• [INPUT RECORDS]
__________
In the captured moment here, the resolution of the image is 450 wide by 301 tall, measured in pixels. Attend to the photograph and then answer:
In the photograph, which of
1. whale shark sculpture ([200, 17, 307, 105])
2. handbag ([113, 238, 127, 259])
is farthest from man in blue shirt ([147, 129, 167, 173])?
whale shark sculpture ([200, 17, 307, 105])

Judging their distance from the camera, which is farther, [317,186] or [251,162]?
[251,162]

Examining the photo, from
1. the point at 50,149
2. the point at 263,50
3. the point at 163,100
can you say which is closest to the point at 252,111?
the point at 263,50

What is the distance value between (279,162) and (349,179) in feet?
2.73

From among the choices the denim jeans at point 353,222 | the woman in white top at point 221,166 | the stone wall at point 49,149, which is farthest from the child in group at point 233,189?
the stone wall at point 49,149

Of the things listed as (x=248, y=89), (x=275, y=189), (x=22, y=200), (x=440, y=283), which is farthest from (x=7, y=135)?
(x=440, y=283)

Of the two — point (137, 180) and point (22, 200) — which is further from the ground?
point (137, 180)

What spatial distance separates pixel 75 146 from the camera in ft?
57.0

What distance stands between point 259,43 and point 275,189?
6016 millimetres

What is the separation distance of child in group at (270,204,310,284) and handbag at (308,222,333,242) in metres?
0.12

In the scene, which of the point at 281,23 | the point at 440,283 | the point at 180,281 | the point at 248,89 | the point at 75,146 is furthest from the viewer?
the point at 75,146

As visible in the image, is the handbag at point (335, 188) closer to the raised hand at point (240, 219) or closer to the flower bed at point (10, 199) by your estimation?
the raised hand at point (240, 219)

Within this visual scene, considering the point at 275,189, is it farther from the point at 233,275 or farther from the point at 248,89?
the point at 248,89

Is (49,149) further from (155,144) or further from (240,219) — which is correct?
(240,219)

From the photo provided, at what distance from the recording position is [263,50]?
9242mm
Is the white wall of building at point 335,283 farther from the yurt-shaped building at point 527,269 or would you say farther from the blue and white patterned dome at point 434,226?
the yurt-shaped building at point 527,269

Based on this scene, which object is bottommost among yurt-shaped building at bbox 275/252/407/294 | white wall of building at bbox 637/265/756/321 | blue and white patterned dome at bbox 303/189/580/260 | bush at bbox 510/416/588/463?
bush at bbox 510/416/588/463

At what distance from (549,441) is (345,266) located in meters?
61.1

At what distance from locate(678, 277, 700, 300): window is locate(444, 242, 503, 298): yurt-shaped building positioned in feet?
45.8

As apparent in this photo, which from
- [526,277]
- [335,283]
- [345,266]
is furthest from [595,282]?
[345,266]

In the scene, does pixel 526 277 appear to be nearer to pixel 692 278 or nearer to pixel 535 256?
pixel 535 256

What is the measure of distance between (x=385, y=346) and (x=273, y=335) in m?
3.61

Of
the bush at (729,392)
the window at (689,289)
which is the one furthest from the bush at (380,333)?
__________
• [PROBLEM DETAILS] Move the entries, starting with the line that contains "In the scene, does" and going on through the last entry, requests included, into a new copy. In that copy, add 93 to every number in the answers, both the point coordinates and the distance.

• [RESPONSE TO THE TASK]
In the scene, does pixel 526 277 appear to be nearer to pixel 692 278 or nearer to pixel 535 256?
pixel 628 349

What is the measure of distance between (x=385, y=346) and (x=273, y=335) in m?
96.61

Of
the bush at (729,392)
the window at (689,289)
which is the one furthest from the bush at (380,333)?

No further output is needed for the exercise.